Suzanne, the family matriarch and mother of Charles-Henri, is the other prime exemplar of French sang froid when it comes to love, sex and marriage. To her, Charles-Henri’s leaving his pregnant wife is in bad taste, but it was also in bad taste for him to have married her in the first place. Being American, she is “not like us,” having no manners or self control. Americans, claims Suzanne, think manners ridiculous.

Paradoxically, however, it is Charles Henri who pleads lack of self-control: “I’m helpless. . .I know I’m in the wrong, but there is nothing I can do about it,” he tells Isabel. “Roxy should understand that” because she is a poet. Charles-Henri reminds her of her poetry’s celebration of untrammeled passion. “So all you said about the freedom to live and love was empty words?” he asks her.

“Yes,” she agrees. “When you really love, there’s no freedom at all.”

It ought to be a fascinating moment because it marks her defiance and repudiation not only of her own words but of the romanticism that the French and the Americans have in common, for all their insistence on their differences from one another. How far can her new insight be taken? To the point where she is the advocate of manners and self-control to the emotionally incontinent French?

It’s not a question that seems to interest the film-makers very much. They want to confine their wry observations of life among the French to the more trivial and obvious. When, for example, a tragedy results from the agonies of jealousy endured by the American husband (Matthew Modine) of the woman Charles-Henri has left Roxy for, we overhear a conversation between male and female French police officers, one of them assuring the other that there are no crimes passionnels in America. There all the murders are motivated by drugs or money.

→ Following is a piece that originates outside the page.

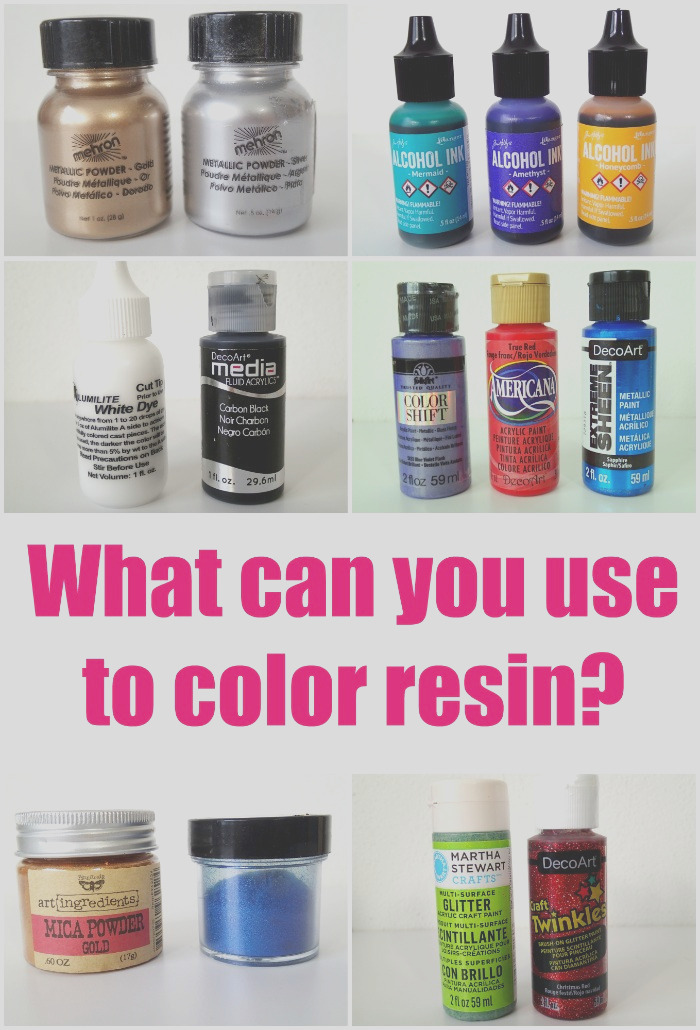 what can you use to color resin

Whereupon the woman officer asks for the man’s opinion of her new perfume.

It is perhaps an attempt at a French-style lightness of touch in dealing with serious matters, but the touch, if light, is not sure. It seems more like a trivialization of the serious than a quasi-philosophical attempt to put it in perspective, as in the films of François Truffaut or Eric Rohmer. Oh those Frenchmen! Ooh la-la! Well sure. But in saying so, the film forgets its own insight into all that we have in common with them.